:: EXERCISE REQUIREMENTS ::
Copy every entry word for word, but skip the pictures.

═════ INPUT MATERIAL

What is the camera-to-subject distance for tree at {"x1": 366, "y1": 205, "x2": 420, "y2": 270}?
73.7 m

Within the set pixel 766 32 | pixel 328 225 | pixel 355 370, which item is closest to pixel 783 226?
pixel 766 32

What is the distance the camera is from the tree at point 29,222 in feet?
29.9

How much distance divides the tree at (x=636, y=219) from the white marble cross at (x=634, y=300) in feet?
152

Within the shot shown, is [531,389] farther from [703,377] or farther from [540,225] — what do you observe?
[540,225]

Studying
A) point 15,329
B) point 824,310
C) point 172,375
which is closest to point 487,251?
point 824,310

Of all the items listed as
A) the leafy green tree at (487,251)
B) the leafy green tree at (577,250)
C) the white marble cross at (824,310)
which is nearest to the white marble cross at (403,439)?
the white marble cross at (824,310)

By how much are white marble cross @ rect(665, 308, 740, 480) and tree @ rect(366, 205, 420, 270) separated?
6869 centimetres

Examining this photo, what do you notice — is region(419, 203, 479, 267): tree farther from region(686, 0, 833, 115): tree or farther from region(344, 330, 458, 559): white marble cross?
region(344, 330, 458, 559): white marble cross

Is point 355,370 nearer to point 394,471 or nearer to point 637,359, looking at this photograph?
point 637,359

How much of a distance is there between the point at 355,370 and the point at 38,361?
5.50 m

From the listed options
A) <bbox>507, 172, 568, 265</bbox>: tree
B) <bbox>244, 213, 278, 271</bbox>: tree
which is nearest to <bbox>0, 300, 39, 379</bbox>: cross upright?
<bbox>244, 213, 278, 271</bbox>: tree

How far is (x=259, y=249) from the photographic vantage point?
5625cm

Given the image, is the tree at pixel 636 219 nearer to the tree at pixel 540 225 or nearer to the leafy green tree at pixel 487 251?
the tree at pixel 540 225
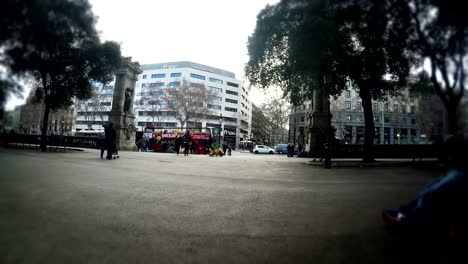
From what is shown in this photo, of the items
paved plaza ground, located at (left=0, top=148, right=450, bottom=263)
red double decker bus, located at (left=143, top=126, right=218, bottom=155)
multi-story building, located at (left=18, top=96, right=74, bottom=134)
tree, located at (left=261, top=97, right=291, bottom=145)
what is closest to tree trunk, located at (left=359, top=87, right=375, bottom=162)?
paved plaza ground, located at (left=0, top=148, right=450, bottom=263)

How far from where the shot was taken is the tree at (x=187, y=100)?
34.4 metres

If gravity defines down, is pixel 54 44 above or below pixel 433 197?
above

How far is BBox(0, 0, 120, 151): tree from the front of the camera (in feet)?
3.09

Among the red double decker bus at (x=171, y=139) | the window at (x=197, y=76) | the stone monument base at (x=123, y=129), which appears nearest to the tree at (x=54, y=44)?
the stone monument base at (x=123, y=129)

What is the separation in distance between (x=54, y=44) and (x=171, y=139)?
942 inches

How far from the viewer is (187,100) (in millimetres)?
34875

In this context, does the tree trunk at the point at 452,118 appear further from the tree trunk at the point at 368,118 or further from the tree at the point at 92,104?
the tree at the point at 92,104

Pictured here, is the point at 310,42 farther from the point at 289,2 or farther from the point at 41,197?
the point at 41,197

══════════

:: OUTPUT BELOW ::
What is the camera-to-subject distance for tree at {"x1": 366, "y1": 205, "x2": 420, "y2": 270}?
73.7 m

Within the set pixel 766 32 | pixel 328 225 | pixel 355 370, which item is closest to pixel 783 226?
pixel 766 32

What is the distance the camera is from the tree at point 29,222 in feet?
29.9

How much distance divides the tree at (x=636, y=219) from the white marble cross at (x=634, y=300) in feet?
152

Within the shot shown, is [531,389] farther from [703,377] or farther from [540,225] — what do you observe?
[540,225]

Studying
A) point 15,329
B) point 824,310
C) point 172,375
which is closest to point 487,251?
point 824,310

Of all the items listed as
A) the leafy green tree at (487,251)
B) the leafy green tree at (577,250)
C) the white marble cross at (824,310)
which is nearest to the white marble cross at (403,439)?
the white marble cross at (824,310)

By how much are white marble cross @ rect(665, 308, 740, 480) and tree @ rect(366, 205, 420, 270) separated?
6869 centimetres

Examining this photo, what do you notice — is region(419, 203, 479, 267): tree farther from region(686, 0, 833, 115): tree or farther from region(344, 330, 458, 559): white marble cross?
region(344, 330, 458, 559): white marble cross

Is point 355,370 nearer to point 394,471 or nearer to point 637,359, looking at this photograph?
point 637,359

How much of a distance is there between the point at 355,370 and the point at 38,361?
5.50 m

From the listed options
A) <bbox>507, 172, 568, 265</bbox>: tree
B) <bbox>244, 213, 278, 271</bbox>: tree
which is nearest to <bbox>0, 300, 39, 379</bbox>: cross upright?
<bbox>244, 213, 278, 271</bbox>: tree

How far is (x=259, y=249) from the photographic vantage point?
5625cm

Given the image, is the tree at pixel 636 219 nearer to the tree at pixel 540 225 or nearer to the leafy green tree at pixel 487 251?
the tree at pixel 540 225
From what is shown in this photo, of the items
paved plaza ground, located at (left=0, top=148, right=450, bottom=263)
red double decker bus, located at (left=143, top=126, right=218, bottom=155)
multi-story building, located at (left=18, top=96, right=74, bottom=134)
tree, located at (left=261, top=97, right=291, bottom=145)
what is closest to tree trunk, located at (left=359, top=87, right=375, bottom=162)?
paved plaza ground, located at (left=0, top=148, right=450, bottom=263)

How far from where the shot was taken is the tree at (x=187, y=100)?
34.4 metres

If gravity defines down, is pixel 54 44 above or below pixel 433 197?
above

How far is BBox(0, 0, 120, 151): tree from the front of the camera (in feet)?
3.09

Among the red double decker bus at (x=171, y=139) | the window at (x=197, y=76) | the stone monument base at (x=123, y=129), which appears nearest to the tree at (x=54, y=44)?
the stone monument base at (x=123, y=129)

What is the separation in distance between (x=54, y=44) and (x=171, y=139)?
942 inches

How far from the viewer is (187,100) (in millimetres)?
34875

In this context, does the tree trunk at the point at 452,118 appear further from the tree trunk at the point at 368,118 or further from the tree at the point at 92,104?
the tree at the point at 92,104

Pictured here, is the point at 310,42 farther from the point at 289,2 or farther from the point at 41,197?
the point at 41,197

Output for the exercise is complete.